Donc Junot dut sortir, aller jusqu’à Cintra à la rencontre de l’ennemi. L’armée anglaise, supérieure par le nombre, la qualité de la poudre[100] et des armes, était, comme à l’ordinaire, composée d’Irlandais qui, venant des Indes et de Malte, craignaient peu le soleil d’Espagne. Wellington, qui les commandait, les mit et les tint tout le jour sur une corniche brûlante et escarpée adossée à la mer.

[100] Voy. Napier, passim.

Foy, qui y fut blessé, dans son très beau récit, explique les efforts héroïques que l’on fit pour gravir ces pentes glissantes de cailloux. L’artillerie eut ses chevaux tués, ne put monter. Wellington déjà, par les mêmes moyens, eut le succès de Waterloo. Il ne perdit que 800 hommes, un seul officier supérieur. Junot, qui en avait perdu 1 800, se montra imposant et terrible dans sa retraite. Quoique les Anglais attendissent une autre armée qui devait les porter au double, sans compter les troupes portugaises, ils n’essayèrent pas de poursuivre[101].

[101] Foy, t. IV, p. 334.

Junot eût tenu dans Lisbonne, si l’amiral russe n’eût refusé de l’aider. Bien plus, il livra ses vaisseaux aux Anglais qui les gardèrent à Londres (pour les rendre à la paix générale, disaient-ils). Les équipages retournèrent en Russie.

Cette défection livrait Junot et lui ôtait toute chance de résistance. Il accepta l’offre que faisaient les Anglais de transporter à leurs frais son armée dans quelque port de France, sans rien exiger d’elle, la laissant libre de continuer la guerre et même de servir en Espagne.

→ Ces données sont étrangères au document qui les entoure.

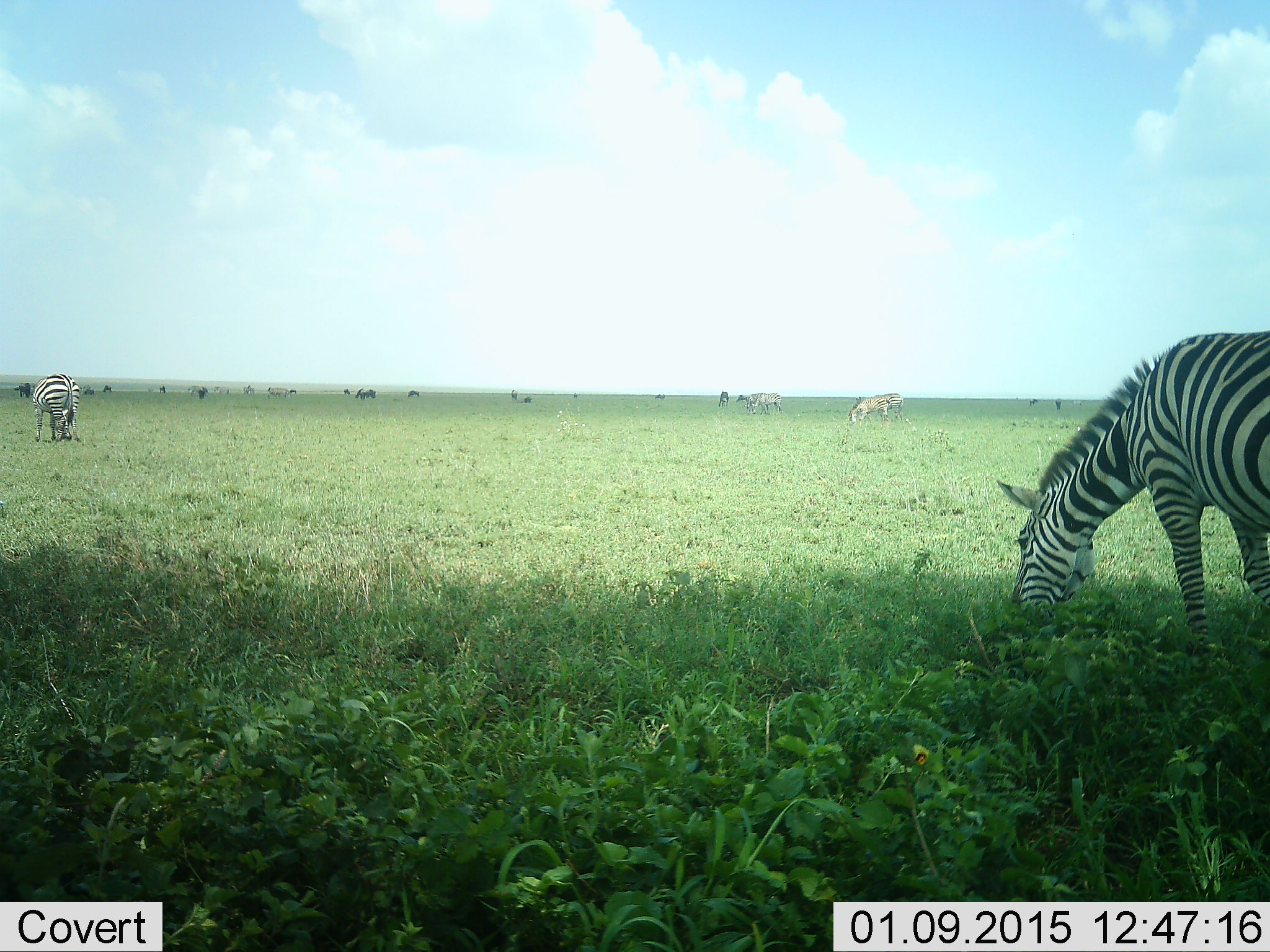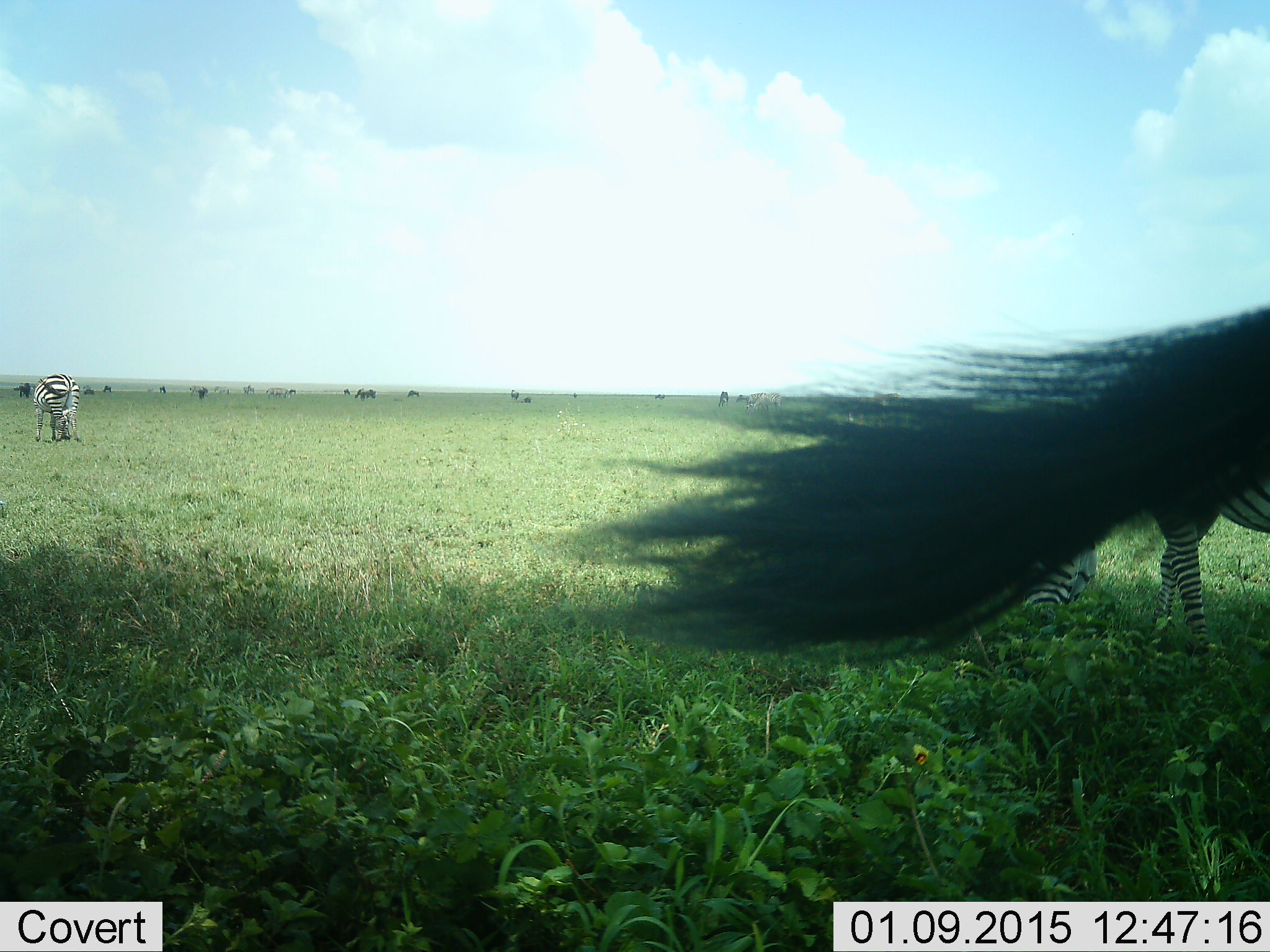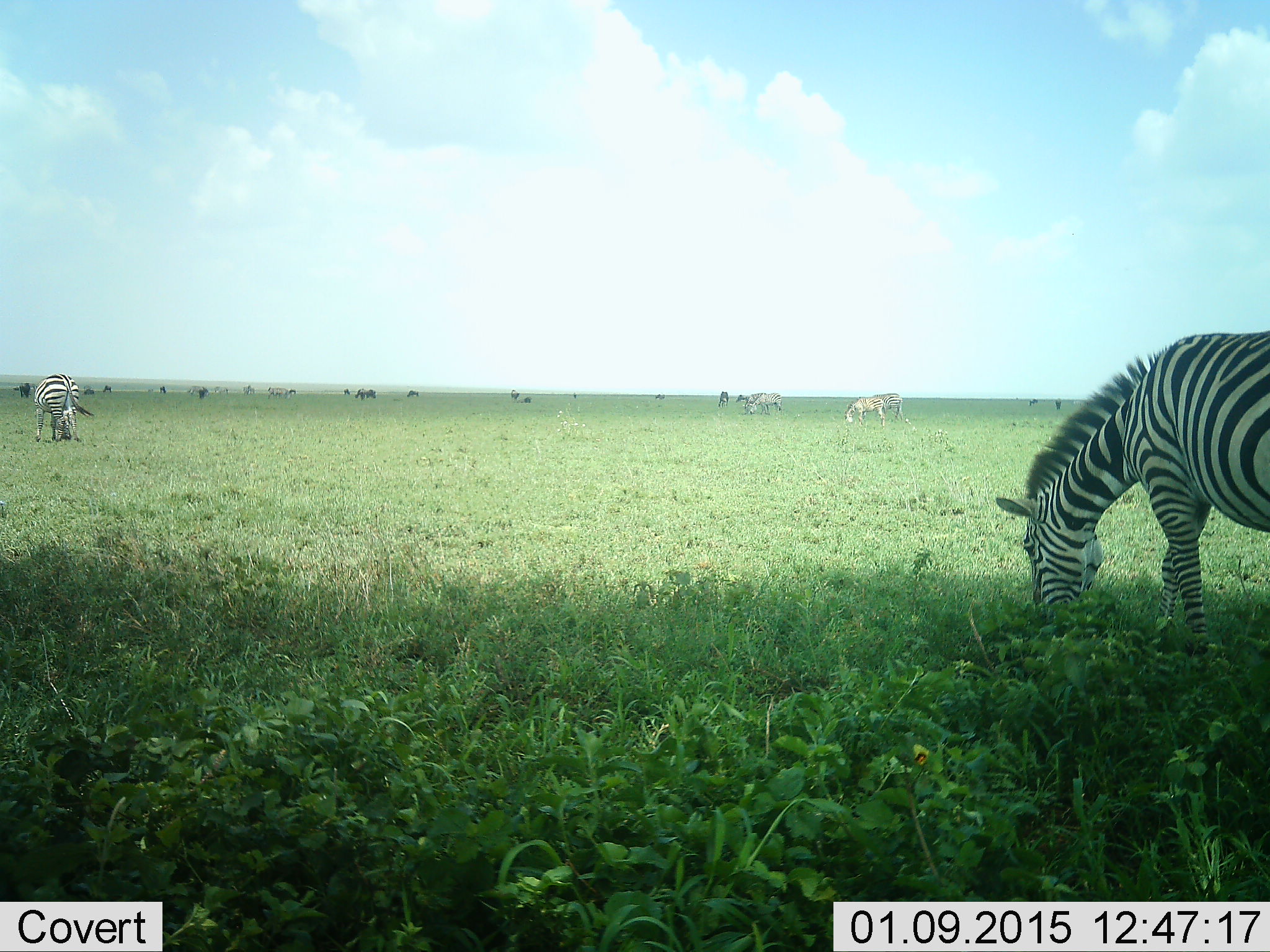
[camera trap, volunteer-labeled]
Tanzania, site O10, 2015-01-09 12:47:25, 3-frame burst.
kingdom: Animalia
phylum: Chordata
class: Mammalia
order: Perissodactyla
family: Equidae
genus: Equus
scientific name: Equus quagga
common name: plains zebra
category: zebra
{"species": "zebra (plains zebra) (Equus quagga)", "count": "8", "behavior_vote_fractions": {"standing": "42%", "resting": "0%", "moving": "17%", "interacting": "0%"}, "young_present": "0%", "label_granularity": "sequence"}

Bonaparte, en cela, reçut un coup terrible bien moins de Wellington que de la Russie. Il comprit la vanité de l’alliance russe, dont le prestige, depuis l’entrevue de Tilsitt, terrifiait l’Europe.

CHAPITRE V
LA COMÉDIE D’ERFURTH (SEPTEMBRE-OCTOBRE 1808)

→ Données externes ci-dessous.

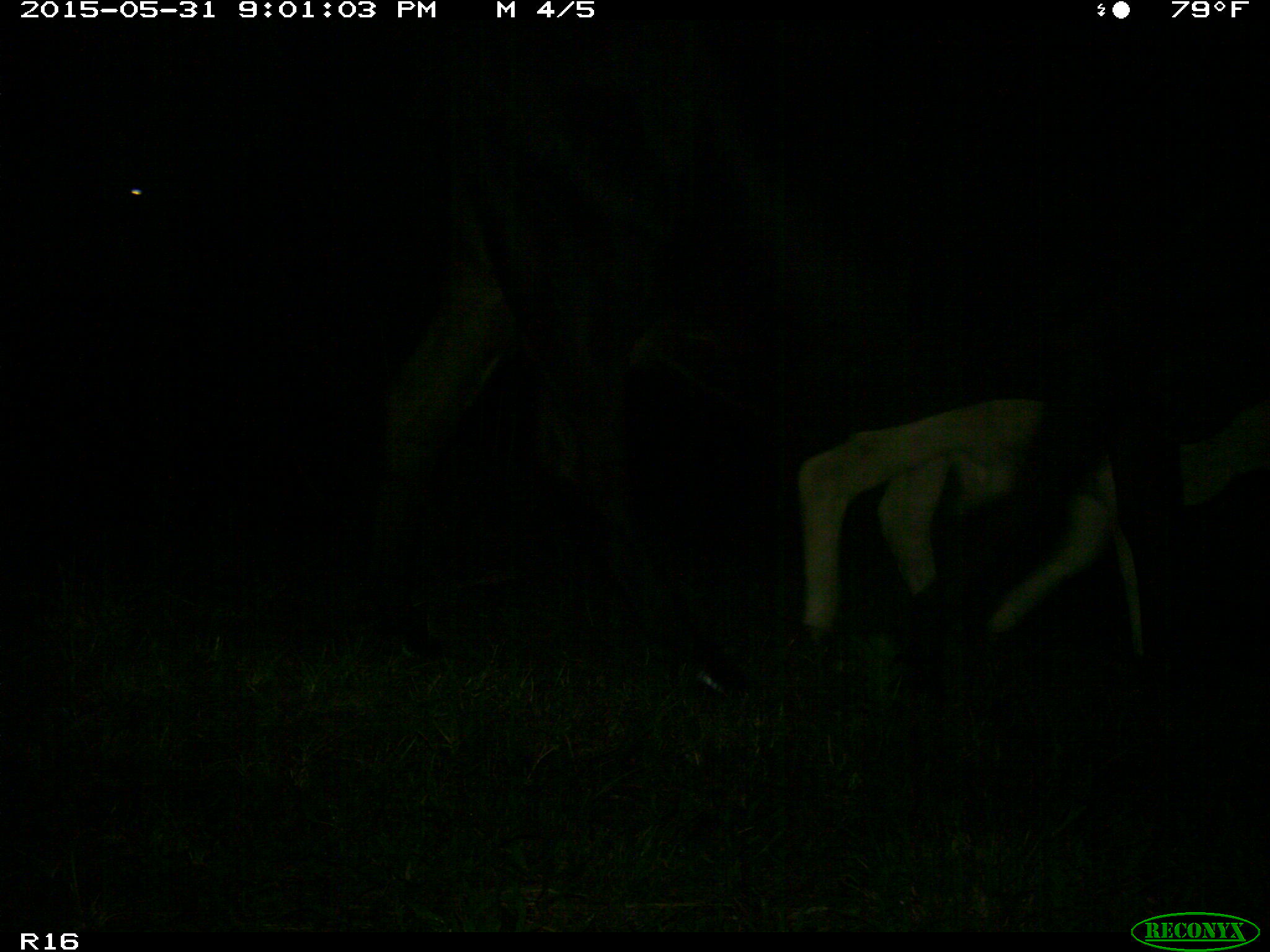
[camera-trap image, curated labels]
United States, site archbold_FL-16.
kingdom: Animalia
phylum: Chordata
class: Mammalia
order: Artiodactyla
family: Bovidae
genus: Bos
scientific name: Bos taurus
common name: domestic cow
Bos taurus (domestic cow).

On ne voit pas que l’amiral russe ait été blâmé de son maître. Alexandre n’osa. Il aurait déplu à sa mère, à sa cour et à tout le monde. Même parmi les ministres, un seul osait être, comme l’empereur, pour l’alliance française.

Les émigrés français et prussiens dominaient à la cour, avec l’impératrice mère. La mort de Paul, accomplie par Palhen et ceux qui avaient des confiscations de Pologne, pesait toujours à Pétersbourg, avertissait le czar. M. de Maistre et autres émigrés dont les mots insolents, spirituels, se répétaient partout, parlaient en plaisantant du grand remède asiatique qui, sous Pierre III et Paul, avait si bien servi.